Explaining your chronic pain to your friends, family or boss can be difficult. But what if there were a tool, which could not only help your support network better understand your suffering, it could also help relieve your pain? The research-based graphic novel Pain is Really Strange by body worker Steve Haines and illustrator Sophie Standing might be able to accomplish both.
Here are the highlights of this thoughtfully written and intriguingly designed book:
The book begins with the premise that pain hurts, but that it hurts differently for everyone. Consider an Olympic runner who finished a race with a broken fibula (all he felt was “a pop”) or a dancer who sprained her arm and had such terrible pain that even touching it with a feather produced a terrifying burning sensation.
Pain is Really Strange makes a distinction between acute and chronic pain, relating that the brain evolved to see pain as an indication of danger. Acute pain is the body’s way of letting you know it’s at risk of being fatally injured (think back to caveman days: being eaten by a saber tooth tiger, burned by a cooking fire or stabbed by an enemy’s spear).
Is it Acute or Chronic?
Say you had a broken leg or whiplash (acute pain). Chronic pain is what happens when the body becomes sensitized to the acute pain and forgets to turn off the alarm. It thinks you’re still being threatened and so it stays in overdrive.
The basis for this is our “neuroplastic” brain, which is capable of forming and reforming based on our habits (whether habits of thought and activity). It creates things called “neurotags,” which are brain maps that link many of the body’s systems into a pain event.
The Importance of Neurotags
There’s no actual pain center in the brain – instead, pain is made up of cells, nerves, memory and emotion, which link together into a single neurotag. Tug one link, like thinking of a certain memory, and you can trigger pain. For example, thinking of when you fell off your bike as a kid may make the elbow you skinned then hurt now.
Since neurotags overlap each other, one neurotag can trigger another, which gives us lots of opportunities to hurt. That’s the downside of our malleable brains. The upside of the “cells that wire together fire together” news is that we can use it to our advantage. We can amplify pain, but we can also unlearn it.
Haines mentions a few different ways to do that – like getting rid of unhelpful language and changing movement habits (like how you climb the stairs). They sound almost too simple, but if done mindfully and slowly, these changes in activity can rewire our brains to help decrease pain.

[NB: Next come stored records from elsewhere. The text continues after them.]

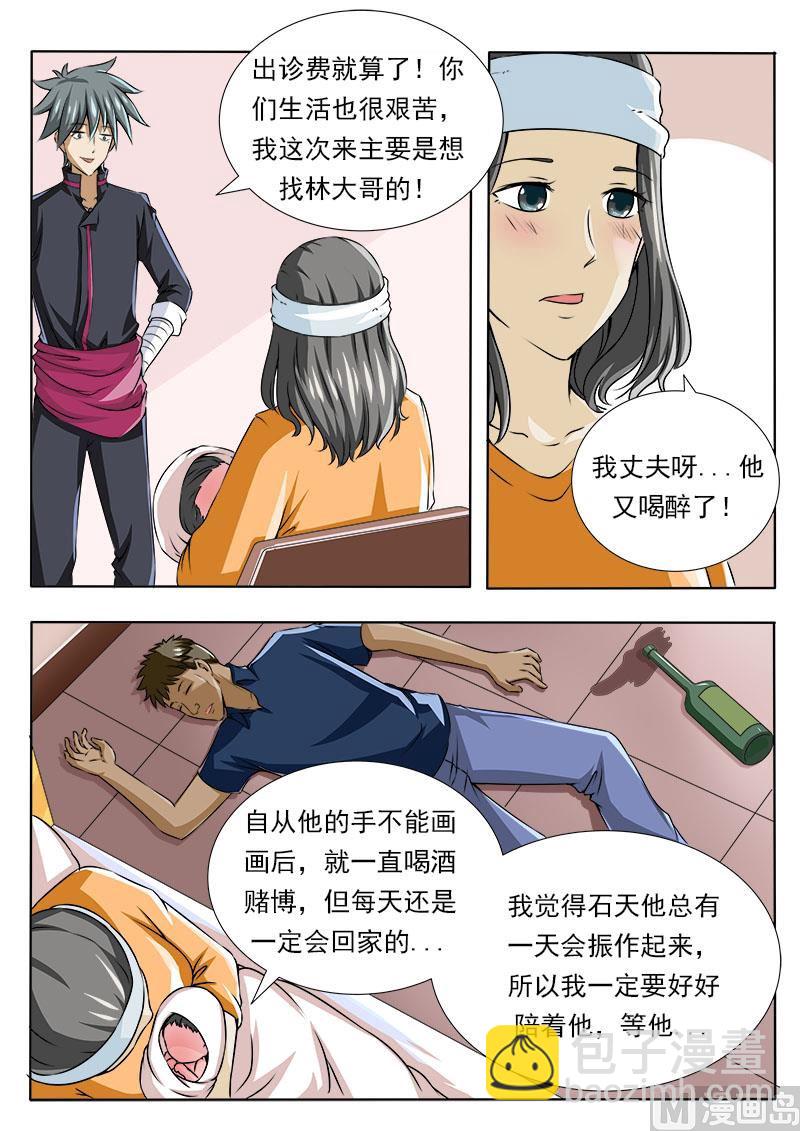 第082话 训夫记2
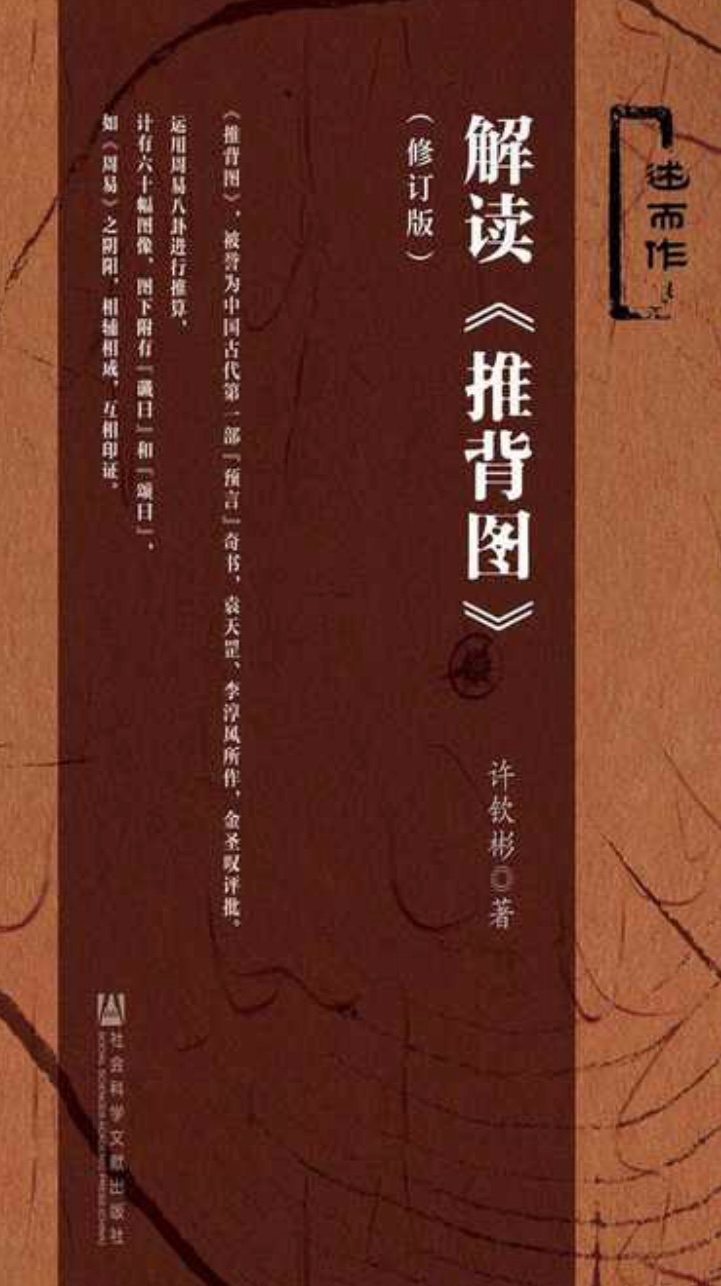 解读《推背图》,李淳风袁天罡《推背图》全解.epub【2.4MB】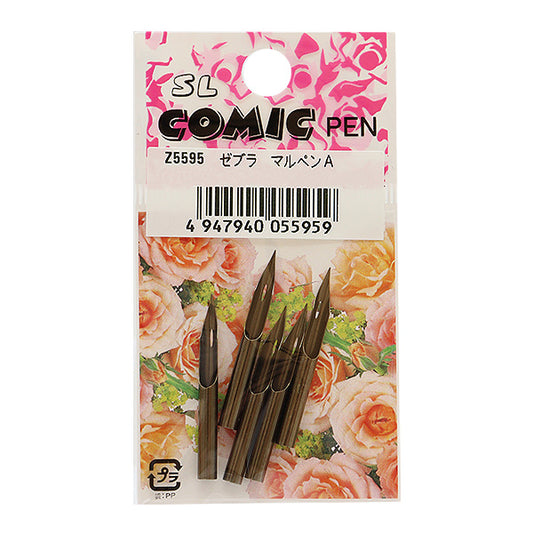 سن القلم "5 سنون قلم زيبرا مستدير A Z-5595" طوكيو المنزلق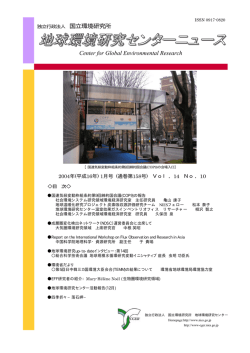 2004年1月号（PDF, 820 MB）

Because this is a relatively short novel (you can read it in 30 minutes or so), Haines doesn’t have room to go in-depth into these new approaches. Instead, he tackles them in blog posts like Orienting to Your Body – Weight Outside, Skin Inside and Dissociation, Body Maps and Pain. His blog is also a great resource for the most current pain news and studies, like NPR’s story, Emotion Influences the Intensity of Pain.
Here’s a video of Haines talking about one of the book’s central themes – how pain and safety are linked:
Understanding is Relieving
And there’s more good news: Understanding pain is a very good way to relieve it. A Lancet study from 2014 compared treatments of whiplash sufferers and found that reading about pain for 30 minutes then having two phone calls with a health care practitioner beat pain as well as 20 (yes, 20!) sessions of physiotherapy.